Scrutinizing workflow reveals the problems fabricators often can identify with simple observation. Parts aren’t presented consistently to a brake operator, who in turn misidentifies parts or forms them in the wrong direction. Material doesn’t fit up consistently in the welding cell.

Dig a little deeper, though, and direct observation becomes more difficult. A typical custom fabricator processes hundreds of different jobs over a week or even several shifts. Catching inefficiencies for every part simply isn’t practical. Here, Picardat said, is where the Industrial Internet of Things (IIoT) can play an important role.

“IIoT can monitor everything from programming through production,” Picardat said. “It can help you make data-driven decisions and can often find the bottlenecks before you do.”

IIoT reveals when the machines are actually making good parts and when they aren’t (see Figure 4). An operator might clock in on a job with ERP or similar software, yet the actual machine uptime (when the cutting head is cutting or the brake ram is cycling) isn’t actually tracked. That’s where IIoT can help reveal those numerous, barely noticeable events—an unexpectedly lengthy tool setup, a few minutes searching for parts or tools—that together add up to serious delays.

FIGURE 4. IIoT platforms track a machine’s setup and run-times for specific jobs, showing when the machine is making good parts.

With a clear picture of workflow, communication, and detailed utilization data, fabricators can start to realize the true value of operational improvement and new technology investment.

All this sets the stage for automation, with lasers monitoring the cut in real time, sensing cutting issues, replacing nozzles, setting up and centering, adapting the beam shape for the best pierce and optimal cutting. Part sorting automation presents parts in the same way, at the same speed, every time. This ensures press brake operators rarely if ever encounter surprises.

Offline bend simulation aids quoting and prevents machines from being idle for on-machine programming. Foot pedals slide across the bed to guide the unexperienced press brake operator through a complicated bending sequence. Press brakes now actually recognize the part being formed and its orientation, ensuring the correct part is in the press brake, positioned in the correct way. And on-machine sensing detects issues with material and adapts to ensure consistent bend angles.

Then comes automatic tool changes, shortening press brake changeovers from a half hour (or more) to just several minutes, making setup times nearly inconsequential (see Figure 5). Combine that with data from IIoT within the context of overall workflow, and the improvement opportunities abound.

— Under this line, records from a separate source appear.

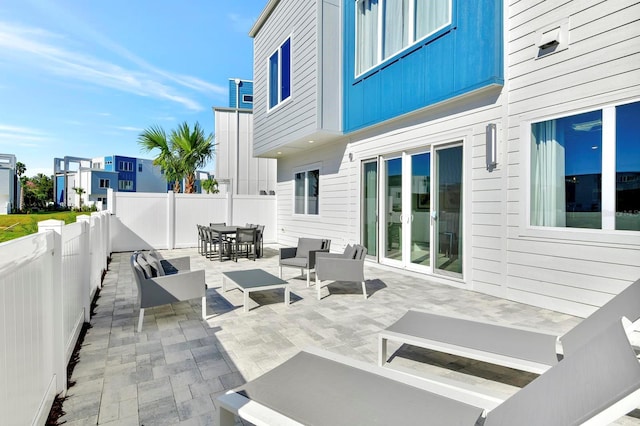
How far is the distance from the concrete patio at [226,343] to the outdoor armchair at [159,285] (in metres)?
0.32

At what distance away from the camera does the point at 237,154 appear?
56.4ft

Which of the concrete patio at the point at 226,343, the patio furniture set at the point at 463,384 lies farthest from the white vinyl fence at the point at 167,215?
the patio furniture set at the point at 463,384

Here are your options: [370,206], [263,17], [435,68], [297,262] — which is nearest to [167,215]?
[297,262]

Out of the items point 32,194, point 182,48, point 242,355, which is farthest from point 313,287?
point 32,194

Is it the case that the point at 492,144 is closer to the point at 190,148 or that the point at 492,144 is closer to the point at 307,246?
the point at 307,246

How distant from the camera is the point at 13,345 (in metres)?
→ 1.63

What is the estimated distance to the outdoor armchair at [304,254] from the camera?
240 inches

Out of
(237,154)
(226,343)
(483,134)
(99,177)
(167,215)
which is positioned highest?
(99,177)

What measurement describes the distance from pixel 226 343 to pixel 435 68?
18.5 ft

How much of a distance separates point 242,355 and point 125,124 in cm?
4426

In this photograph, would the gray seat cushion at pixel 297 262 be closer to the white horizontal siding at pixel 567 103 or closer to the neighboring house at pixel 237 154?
the white horizontal siding at pixel 567 103

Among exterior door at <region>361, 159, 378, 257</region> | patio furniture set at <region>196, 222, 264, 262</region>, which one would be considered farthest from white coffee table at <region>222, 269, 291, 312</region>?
exterior door at <region>361, 159, 378, 257</region>

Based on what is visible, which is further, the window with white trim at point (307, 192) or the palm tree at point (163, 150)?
the palm tree at point (163, 150)

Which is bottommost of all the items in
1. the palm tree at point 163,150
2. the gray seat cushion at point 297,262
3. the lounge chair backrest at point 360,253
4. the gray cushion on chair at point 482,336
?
the gray cushion on chair at point 482,336
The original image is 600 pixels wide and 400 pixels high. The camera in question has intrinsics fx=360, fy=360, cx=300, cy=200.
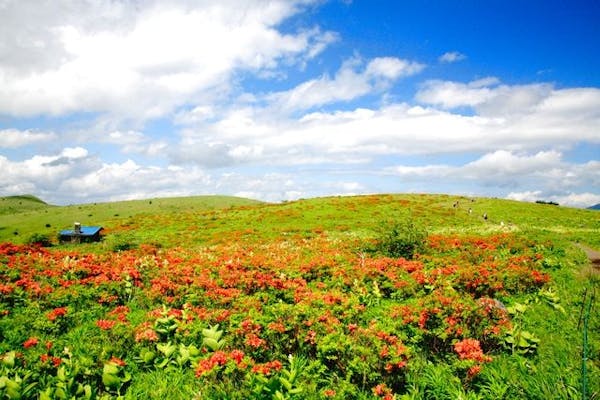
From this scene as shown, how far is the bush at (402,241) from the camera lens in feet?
69.7

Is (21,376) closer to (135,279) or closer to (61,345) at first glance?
(61,345)

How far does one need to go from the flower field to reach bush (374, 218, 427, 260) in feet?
24.1

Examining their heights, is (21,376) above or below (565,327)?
above

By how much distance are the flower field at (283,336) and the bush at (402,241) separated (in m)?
7.36

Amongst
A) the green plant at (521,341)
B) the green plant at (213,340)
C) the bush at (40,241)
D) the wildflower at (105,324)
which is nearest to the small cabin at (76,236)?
the bush at (40,241)

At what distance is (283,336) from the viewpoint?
754cm

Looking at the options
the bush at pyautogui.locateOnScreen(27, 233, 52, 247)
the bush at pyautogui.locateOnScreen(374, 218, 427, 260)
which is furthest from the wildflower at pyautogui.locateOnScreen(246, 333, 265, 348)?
the bush at pyautogui.locateOnScreen(27, 233, 52, 247)

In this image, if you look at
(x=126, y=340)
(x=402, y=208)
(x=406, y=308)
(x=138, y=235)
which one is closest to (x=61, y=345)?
(x=126, y=340)

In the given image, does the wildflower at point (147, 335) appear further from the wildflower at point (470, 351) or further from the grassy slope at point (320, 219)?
the grassy slope at point (320, 219)

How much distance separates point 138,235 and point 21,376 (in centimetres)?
4003

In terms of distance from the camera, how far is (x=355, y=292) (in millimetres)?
12406

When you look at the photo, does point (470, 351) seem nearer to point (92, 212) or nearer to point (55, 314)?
point (55, 314)

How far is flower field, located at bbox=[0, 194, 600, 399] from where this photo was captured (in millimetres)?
6074

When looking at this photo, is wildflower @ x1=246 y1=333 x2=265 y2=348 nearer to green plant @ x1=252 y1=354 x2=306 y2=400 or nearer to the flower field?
the flower field
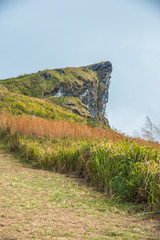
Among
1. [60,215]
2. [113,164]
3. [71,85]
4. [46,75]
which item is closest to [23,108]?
[113,164]

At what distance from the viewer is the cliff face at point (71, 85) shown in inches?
1000

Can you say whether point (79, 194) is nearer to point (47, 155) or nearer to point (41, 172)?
point (41, 172)

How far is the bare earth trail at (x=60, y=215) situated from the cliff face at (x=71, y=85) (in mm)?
19690

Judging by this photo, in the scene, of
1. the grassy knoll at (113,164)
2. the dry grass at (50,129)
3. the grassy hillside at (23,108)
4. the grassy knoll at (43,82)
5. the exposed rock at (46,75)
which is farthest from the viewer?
the exposed rock at (46,75)

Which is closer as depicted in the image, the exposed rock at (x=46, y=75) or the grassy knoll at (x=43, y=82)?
the grassy knoll at (x=43, y=82)

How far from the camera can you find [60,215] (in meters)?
2.45

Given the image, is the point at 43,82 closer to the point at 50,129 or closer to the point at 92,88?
the point at 92,88

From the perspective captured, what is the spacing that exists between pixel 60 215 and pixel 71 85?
30.1 metres

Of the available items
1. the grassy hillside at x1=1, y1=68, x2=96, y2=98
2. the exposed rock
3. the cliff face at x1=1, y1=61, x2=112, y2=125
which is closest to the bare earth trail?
the cliff face at x1=1, y1=61, x2=112, y2=125

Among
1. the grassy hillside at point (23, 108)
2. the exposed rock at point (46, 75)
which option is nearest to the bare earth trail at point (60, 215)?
the grassy hillside at point (23, 108)

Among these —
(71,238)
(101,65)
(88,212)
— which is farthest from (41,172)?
(101,65)

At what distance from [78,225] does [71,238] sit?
342 mm

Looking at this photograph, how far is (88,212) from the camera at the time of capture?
2639 millimetres

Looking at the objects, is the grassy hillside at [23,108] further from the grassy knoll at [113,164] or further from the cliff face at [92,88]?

It’s no longer about a single part on the laser, press brake, or welding cell. It’s about how everything fits together and optimizing the entire system. Can a small design change, like a sacrificial tab for gripping, allow for robotic bending? How are those parts best presented to the robot, then transported after forming? Brainstorming ways to optimize the system and bringing those ideas to fruition, Picardat said, will be where the next-generation operator will excel (see Figure 6).

Back at the FMA Annual Meeting, Picardat pointed to a slide with an autonomous mobile robot (AMR) carrying a sheet metal blank toward a robotic bending cell. “Everyone’s talking about the potential of AMRs,” he said. “But it’s not just the physical act of carrying blanks from one workstation to the next. It’s about the data. If you track the location, see where parts are and where parts are going, that data will be incredibly valuable. You’ll be able to see the part flow throughout the entire value stream. It’s not a pipe dream. It’s coming.”